(Stored items)
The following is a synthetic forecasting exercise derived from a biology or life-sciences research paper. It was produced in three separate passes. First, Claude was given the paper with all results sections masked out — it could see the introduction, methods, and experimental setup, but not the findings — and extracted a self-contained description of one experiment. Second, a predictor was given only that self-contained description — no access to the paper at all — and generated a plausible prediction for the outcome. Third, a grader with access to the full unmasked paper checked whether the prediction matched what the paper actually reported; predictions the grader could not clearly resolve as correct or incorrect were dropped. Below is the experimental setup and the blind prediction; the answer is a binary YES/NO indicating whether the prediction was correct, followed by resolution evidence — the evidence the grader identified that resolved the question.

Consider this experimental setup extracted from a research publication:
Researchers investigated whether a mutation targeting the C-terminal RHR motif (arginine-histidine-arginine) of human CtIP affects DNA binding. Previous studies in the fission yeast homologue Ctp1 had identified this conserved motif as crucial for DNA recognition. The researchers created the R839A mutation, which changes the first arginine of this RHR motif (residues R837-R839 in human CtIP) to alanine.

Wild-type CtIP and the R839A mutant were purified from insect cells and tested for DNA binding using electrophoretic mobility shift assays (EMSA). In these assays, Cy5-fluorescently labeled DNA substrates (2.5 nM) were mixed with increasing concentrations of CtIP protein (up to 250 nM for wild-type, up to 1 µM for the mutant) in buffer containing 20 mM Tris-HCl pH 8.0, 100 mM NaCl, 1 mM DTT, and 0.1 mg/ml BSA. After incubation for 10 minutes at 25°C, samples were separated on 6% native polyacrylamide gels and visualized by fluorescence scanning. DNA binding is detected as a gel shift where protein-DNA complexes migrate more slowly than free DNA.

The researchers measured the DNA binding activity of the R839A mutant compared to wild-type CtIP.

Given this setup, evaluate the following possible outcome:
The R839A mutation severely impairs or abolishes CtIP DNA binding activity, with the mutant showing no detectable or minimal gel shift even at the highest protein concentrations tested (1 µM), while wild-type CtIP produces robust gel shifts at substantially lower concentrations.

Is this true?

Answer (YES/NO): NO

TASK
Print each entry above again, exactly as it was given.

TASK ANSWER
The following is a synthetic forecasting exercise derived from a biology or life-sciences research paper. It was produced in three separate passes. First, Claude was given the paper with all results sections masked out — it could see the introduction, methods, and experimental setup, but not the findings — and extracted a self-contained description of one experiment. Second, a predictor was given only that self-contained description — no access to the paper at all — and generated a plausible prediction for the outcome. Third, a grader with access to the full unmasked paper checked whether the prediction matched what the paper actually reported; predictions the grader could not clearly resolve as correct or incorrect were dropped. Below is the experimental setup and the blind prediction; the answer is a binary YES/NO indicating whether the prediction was correct, followed by resolution evidence — the evidence the grader identified that resolved the question.

Consider this experimental setup extracted from a research publication:
Researchers investigated whether a mutation targeting the C-terminal RHR motif (arginine-histidine-arginine) of human CtIP affects DNA binding. Previous studies in the fission yeast homologue Ctp1 had identified this conserved motif as crucial for DNA recognition. The researchers created the R839A mutation, which changes the first arginine of this RHR motif (residues R837-R839 in human CtIP) to alanine.

Wild-type CtIP and the R839A mutant were purified from insect cells and tested for DNA binding using electrophoretic mobility shift assays (EMSA). In these assays, Cy5-fluorescently labeled DNA substrates (2.5 nM) were mixed with increasing concentrations of CtIP protein (up to 250 nM for wild-type, up to 1 µM for the mutant) in buffer containing 20 mM Tris-HCl pH 8.0, 100 mM NaCl, 1 mM DTT, and 0.1 mg/ml BSA. After incubation for 10 minutes at 25°C, samples were separated on 6% native polyacrylamide gels and visualized by fluorescence scanning. DNA binding is detected as a gel shift where protein-DNA complexes migrate more slowly than free DNA.

The researchers measured the DNA binding activity of the R839A mutant compared to wild-type CtIP.

Given this setup, evaluate the following possible outcome:
The R839A mutation severely impairs or abolishes CtIP DNA binding activity, with the mutant showing no detectable or minimal gel shift even at the highest protein concentrations tested (1 µM), while wild-type CtIP produces robust gel shifts at substantially lower concentrations.

Is this true?

Answer (YES/NO): NO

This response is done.